— START Text to read —

Grey matters

Jamie Dornan is about to bring literature’s biggest sexpot to the silver screen, taking the lead in the adaptation of ‘Fifty Shades of Grey’. Jessica Hundley asks him if the role carries more risks than rope burns

Grey matters

It is a flawless LA morning, the sun already high enough to fill a sixth-floor suite of the legendary Chateau Marmont hotel. Yet despite the soft glow pulsing through the windows, Jamie Dornan seems worried. The Irish actor (also one of the highest paid male models in the world), takes a sip of black coffee and his good looks settle into the expression of a man about to leap out of a plane: intense, focused, serious and – above all – afraid.

It is the first day of what will be an endless stream of press junkets surrounding the movie release of ‘Fifty Shades of Grey’, the sure-to-be-divisive adaptation of the global erotic phenomenon. And Jamie Dornan, the film’s relatively unknown star, senses he is about to be thrown to the lions.

At 32, the Belfast-raised Dornan has only just begun his ascent to the A-list. As a brooding serial killer in the BBC crime drama ‘The Fall’, he’s established himself as an acting force to be reckoned with, but with ‘Fifty Shades of Grey’, Dornan has been thrust (!) at hyper-speed into the limelight. Playing the lead character of Christian Grey, he has gone from being a man to swoon over in the occasional Calvin Klein ad to being woven for ever into the silky, sensual fabric of female fantasy.

In case you’ve been living under a rock, ‘Fifty Shades of Grey’ is a romantic novel with lots of sex – rough sex, to be exact – masochistic, erotic and apparently exactly the stuff which the reading public had been breathlessly awaiting. With the book an international bestseller, the movie adaptation has, of course, been hotly debated, becoming one of those ‘novel into film’ discussions about which pretty much everyone has a very strong opinion. Under the unexpected direction of renowned visual artist Sam Taylor-Wood, the movie is expected to be either pure genius or pure junk.

And at the centre of the debate is Dornan himself – gorgeous, mysterious, not-yet-that-famous – and cast only a month before shooting began. Today, at the Marmont, he is essentially standing at the brink and looking down with a mix of excitement and trepidation. It’s time to finally take the leap.

Dornan, in a clip from the trailer

This isn’t your everyday Hollywood starring role.
‘No. People are… well, let’s just say if you’re into it, it seems you’re really into it.'

And if they hate it, they’ll hate you?
‘I think for this series of books particularly, people have very strong opinions about who their Christian Grey is and who their Anastasia Steele is. Some people will be happy enough with the film. And some will be rabidly disappointed.’

How did you land the part? People must have fantasised about all kinds of big stars playing Christian Grey.
‘It was very peculiar. I auditioned, then they cast someone else [English actor Charlie Hunman] and I moved on. But then it came around again. From the day I got cast to the day we started shooting was only a month. Which is really insane.’

Wow, that must have been intense.

— END Text to read —
— START Data —

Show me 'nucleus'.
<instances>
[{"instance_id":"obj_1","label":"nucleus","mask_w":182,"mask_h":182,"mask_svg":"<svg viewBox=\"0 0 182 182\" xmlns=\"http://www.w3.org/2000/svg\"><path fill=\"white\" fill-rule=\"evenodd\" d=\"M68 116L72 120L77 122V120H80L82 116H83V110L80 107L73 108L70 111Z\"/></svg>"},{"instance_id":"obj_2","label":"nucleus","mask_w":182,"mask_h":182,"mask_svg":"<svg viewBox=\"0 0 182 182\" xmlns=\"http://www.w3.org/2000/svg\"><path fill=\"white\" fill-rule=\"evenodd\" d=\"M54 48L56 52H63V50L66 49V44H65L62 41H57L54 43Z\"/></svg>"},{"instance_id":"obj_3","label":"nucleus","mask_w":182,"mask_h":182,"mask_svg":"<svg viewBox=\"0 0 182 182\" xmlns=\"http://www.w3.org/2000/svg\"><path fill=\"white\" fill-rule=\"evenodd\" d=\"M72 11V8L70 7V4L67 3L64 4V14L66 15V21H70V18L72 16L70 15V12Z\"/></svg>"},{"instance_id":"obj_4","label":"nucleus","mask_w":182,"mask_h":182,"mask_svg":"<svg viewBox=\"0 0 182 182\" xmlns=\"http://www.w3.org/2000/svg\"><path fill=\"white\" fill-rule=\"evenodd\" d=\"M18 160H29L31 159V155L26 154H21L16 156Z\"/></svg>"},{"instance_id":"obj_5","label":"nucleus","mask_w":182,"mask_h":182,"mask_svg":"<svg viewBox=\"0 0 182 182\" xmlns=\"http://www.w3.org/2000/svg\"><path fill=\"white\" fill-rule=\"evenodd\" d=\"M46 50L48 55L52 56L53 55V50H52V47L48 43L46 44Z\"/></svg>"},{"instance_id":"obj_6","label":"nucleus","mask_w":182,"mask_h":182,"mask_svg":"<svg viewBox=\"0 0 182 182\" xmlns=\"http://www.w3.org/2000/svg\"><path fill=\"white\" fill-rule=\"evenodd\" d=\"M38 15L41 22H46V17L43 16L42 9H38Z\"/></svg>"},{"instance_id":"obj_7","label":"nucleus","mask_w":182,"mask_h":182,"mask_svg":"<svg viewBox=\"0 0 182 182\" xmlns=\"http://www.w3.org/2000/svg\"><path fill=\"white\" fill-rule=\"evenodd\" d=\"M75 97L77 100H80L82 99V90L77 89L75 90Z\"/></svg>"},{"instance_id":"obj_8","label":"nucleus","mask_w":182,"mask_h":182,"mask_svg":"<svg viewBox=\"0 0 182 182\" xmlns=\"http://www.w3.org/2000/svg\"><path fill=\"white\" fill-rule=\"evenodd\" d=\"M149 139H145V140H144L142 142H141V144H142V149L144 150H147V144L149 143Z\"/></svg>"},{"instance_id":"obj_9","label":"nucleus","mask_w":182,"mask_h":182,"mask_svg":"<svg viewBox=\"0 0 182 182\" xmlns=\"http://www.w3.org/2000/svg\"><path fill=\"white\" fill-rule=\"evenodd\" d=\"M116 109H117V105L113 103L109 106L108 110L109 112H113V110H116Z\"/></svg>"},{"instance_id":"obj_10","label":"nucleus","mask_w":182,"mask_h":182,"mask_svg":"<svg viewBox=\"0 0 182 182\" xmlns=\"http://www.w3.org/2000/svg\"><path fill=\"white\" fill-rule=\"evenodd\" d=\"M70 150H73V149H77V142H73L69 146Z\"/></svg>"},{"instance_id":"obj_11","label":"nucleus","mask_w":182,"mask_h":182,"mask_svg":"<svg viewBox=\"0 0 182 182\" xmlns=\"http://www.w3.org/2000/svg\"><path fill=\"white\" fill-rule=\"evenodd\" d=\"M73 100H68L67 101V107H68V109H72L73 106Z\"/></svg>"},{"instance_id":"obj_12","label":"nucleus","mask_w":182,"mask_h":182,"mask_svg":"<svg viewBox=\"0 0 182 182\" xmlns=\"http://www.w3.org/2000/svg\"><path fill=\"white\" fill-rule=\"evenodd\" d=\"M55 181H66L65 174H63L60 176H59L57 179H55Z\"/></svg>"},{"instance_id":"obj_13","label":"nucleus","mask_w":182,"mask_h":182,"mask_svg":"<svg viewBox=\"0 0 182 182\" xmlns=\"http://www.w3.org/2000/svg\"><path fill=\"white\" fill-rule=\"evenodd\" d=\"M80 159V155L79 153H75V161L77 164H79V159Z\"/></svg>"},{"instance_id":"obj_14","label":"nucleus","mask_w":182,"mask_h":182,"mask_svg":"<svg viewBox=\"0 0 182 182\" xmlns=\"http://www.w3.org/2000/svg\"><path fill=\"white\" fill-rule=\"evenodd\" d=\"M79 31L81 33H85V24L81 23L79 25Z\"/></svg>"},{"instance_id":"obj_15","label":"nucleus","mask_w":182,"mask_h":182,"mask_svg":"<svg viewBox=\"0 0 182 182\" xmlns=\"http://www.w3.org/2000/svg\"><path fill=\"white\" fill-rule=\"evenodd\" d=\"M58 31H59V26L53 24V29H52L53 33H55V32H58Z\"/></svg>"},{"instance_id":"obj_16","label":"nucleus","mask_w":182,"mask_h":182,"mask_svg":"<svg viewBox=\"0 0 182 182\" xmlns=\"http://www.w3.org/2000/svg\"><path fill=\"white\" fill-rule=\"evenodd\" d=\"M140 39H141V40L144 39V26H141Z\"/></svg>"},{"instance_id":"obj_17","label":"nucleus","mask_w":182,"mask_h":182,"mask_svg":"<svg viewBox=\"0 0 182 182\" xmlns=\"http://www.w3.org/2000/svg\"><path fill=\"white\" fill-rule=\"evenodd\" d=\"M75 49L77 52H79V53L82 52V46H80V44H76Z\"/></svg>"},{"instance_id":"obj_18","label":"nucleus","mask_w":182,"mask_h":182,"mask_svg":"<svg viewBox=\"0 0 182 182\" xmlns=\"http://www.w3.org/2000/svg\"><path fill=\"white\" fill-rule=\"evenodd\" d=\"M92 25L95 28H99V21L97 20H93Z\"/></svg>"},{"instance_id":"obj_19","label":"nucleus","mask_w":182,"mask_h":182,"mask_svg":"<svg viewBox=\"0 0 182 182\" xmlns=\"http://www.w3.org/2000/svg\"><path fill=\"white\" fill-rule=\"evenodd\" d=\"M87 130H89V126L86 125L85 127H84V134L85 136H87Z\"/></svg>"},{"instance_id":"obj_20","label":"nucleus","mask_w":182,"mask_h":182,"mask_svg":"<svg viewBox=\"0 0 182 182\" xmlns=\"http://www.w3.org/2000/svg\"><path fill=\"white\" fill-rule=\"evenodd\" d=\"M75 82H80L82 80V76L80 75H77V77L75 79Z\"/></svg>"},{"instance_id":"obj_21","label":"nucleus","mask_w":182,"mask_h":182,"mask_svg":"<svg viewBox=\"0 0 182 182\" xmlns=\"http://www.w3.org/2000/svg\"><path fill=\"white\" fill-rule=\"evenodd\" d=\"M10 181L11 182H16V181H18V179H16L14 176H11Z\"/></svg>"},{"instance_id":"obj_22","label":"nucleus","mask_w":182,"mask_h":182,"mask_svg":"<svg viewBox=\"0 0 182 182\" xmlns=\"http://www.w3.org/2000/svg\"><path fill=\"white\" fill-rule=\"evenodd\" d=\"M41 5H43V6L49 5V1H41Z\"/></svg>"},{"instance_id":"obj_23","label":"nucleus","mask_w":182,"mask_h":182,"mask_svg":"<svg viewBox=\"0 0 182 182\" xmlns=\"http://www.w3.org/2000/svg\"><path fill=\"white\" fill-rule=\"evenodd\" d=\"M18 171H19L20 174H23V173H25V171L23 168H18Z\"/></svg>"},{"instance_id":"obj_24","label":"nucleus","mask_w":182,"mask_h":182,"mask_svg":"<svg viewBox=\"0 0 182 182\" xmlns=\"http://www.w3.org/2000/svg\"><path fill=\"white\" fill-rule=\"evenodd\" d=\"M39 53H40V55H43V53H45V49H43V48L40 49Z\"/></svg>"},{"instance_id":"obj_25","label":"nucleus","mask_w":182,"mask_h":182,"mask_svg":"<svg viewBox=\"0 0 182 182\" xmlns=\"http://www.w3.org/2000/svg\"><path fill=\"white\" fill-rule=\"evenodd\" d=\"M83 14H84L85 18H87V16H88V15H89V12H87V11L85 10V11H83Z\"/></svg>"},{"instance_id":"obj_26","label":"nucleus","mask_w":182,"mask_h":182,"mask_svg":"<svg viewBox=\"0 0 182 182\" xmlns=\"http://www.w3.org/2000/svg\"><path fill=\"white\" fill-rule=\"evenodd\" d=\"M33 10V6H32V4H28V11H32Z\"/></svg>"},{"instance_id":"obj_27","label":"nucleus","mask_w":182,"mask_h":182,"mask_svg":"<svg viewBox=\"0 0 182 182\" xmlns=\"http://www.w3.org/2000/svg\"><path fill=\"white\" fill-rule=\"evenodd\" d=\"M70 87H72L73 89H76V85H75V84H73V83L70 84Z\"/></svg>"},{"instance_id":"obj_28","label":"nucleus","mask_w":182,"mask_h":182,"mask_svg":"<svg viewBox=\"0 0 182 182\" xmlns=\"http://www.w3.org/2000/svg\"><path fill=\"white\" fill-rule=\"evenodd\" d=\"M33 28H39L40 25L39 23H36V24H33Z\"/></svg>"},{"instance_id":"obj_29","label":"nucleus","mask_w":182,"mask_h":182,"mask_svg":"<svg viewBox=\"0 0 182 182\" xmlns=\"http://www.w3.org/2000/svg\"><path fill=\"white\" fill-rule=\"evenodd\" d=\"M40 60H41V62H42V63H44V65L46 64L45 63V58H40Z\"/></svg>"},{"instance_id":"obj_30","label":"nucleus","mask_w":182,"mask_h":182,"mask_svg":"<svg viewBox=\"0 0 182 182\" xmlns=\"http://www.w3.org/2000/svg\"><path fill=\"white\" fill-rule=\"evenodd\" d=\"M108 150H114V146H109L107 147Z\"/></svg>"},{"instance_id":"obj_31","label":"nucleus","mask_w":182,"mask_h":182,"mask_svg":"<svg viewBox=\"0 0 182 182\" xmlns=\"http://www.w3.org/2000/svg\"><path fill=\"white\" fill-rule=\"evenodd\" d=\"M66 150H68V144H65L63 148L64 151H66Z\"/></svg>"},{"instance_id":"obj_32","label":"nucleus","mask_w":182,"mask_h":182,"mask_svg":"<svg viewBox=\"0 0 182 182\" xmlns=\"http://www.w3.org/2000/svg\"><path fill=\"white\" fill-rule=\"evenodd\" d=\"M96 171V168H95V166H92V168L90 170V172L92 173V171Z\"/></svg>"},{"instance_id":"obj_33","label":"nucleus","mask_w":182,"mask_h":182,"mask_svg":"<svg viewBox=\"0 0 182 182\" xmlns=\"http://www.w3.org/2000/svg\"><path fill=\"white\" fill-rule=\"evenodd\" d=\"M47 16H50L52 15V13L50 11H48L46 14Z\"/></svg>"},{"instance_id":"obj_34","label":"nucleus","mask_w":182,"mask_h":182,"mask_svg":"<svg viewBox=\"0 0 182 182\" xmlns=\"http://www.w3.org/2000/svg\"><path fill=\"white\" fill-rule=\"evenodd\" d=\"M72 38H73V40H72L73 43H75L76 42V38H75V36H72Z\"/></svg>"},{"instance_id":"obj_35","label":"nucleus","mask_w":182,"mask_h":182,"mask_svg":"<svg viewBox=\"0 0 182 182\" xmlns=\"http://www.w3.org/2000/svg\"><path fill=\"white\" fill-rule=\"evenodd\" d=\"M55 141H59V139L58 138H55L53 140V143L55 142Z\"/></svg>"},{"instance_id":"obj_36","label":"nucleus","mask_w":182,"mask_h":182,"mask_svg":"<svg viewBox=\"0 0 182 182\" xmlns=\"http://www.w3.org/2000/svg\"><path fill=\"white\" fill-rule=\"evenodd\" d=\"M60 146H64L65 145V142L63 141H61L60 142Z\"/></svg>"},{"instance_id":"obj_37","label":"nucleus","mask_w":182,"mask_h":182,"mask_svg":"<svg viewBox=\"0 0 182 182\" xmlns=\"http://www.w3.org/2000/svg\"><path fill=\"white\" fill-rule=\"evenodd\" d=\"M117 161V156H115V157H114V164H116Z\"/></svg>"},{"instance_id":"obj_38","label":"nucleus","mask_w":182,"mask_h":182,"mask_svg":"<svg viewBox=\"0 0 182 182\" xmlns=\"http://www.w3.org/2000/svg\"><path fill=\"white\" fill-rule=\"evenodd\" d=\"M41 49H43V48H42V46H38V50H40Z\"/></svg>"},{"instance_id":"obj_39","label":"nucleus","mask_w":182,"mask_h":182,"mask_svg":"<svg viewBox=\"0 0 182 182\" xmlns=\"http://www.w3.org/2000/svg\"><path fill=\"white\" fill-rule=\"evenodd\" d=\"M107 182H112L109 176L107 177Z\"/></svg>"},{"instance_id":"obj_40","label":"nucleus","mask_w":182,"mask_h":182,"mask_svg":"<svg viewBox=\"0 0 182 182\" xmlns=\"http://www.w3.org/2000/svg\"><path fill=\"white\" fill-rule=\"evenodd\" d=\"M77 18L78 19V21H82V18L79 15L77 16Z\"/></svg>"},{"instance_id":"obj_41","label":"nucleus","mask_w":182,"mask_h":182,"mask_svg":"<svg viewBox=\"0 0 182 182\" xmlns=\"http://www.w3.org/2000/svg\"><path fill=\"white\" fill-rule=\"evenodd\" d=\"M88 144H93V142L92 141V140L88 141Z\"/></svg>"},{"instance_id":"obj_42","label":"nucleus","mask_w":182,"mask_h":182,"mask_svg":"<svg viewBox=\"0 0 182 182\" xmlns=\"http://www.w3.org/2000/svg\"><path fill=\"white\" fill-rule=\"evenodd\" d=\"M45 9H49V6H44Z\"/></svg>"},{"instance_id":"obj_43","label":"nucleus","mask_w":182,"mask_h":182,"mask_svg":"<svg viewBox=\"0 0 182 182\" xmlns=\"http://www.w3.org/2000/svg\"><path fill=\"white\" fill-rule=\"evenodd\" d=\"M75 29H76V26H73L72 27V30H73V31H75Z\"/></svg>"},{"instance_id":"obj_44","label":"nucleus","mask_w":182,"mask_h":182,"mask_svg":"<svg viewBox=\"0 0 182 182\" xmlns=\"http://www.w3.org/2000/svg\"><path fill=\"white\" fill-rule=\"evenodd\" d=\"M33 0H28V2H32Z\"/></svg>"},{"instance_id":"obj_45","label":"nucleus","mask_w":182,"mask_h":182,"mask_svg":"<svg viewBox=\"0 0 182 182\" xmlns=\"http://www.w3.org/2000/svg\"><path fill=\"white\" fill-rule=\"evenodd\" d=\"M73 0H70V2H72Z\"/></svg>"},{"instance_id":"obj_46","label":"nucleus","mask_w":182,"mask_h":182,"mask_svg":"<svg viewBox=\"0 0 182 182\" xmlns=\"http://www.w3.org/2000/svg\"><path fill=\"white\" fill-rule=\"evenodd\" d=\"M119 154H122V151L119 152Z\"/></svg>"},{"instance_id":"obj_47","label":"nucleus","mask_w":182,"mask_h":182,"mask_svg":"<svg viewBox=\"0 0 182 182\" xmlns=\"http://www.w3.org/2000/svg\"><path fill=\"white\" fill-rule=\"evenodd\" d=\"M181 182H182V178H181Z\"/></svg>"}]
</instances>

— END Data —

Continue the interview with Jamie Dornan about playing Christian Grey, starting after its last line.

‘I hope I never have to go into a job like that again. My wife was also very heavily pregnant at the time. We had our daughter three days before we started filming. In a way, I didn’t have enough time to overthink things. I just had to grin and bear it and be like: Right, this is happening. It’s quite a big deal. I have to make sure I’m as ready as I can be in the allotted time.’

Maybe this is one part you just have to throw yourself into?
‘I would still want more than four weeks from finding out you’re working to “Action!” Luckily, there were aspects to the character that I felt relatively solid with, without feeling I needed to do loads of work.’

Like what?
‘I had a decent sense, I think, of his torture, of people misunderstanding him, of his struggle for love and acceptance. He’s an extremely powerful guy, but I think there’s a big element of Christian that is really unfulfilled. I just felt – I don’t mean it is in any way parallel with my own life – but I felt early on I had an understanding of that and I felt comfortable when I went to play him.’

What was it like to work with Sam Taylor-Wood? She was quite a leftfield choice to direct.
‘She has this amazing ability to calm potentially crazy situations. When we were making the picture, she had a very easy way of negating the outside craziness, not making it feel that we were involved in this hugely anticipated monster that everyone had an opinion on. And she deals with sex in a very classy, demure kind of way. There are directors out there who could have made this content very gratuitous, explicit and unnecessarily intense, but she handled it all in a very sophisticated manner.’

Oh yes, there are some sex scenes, aren’t there? How were they?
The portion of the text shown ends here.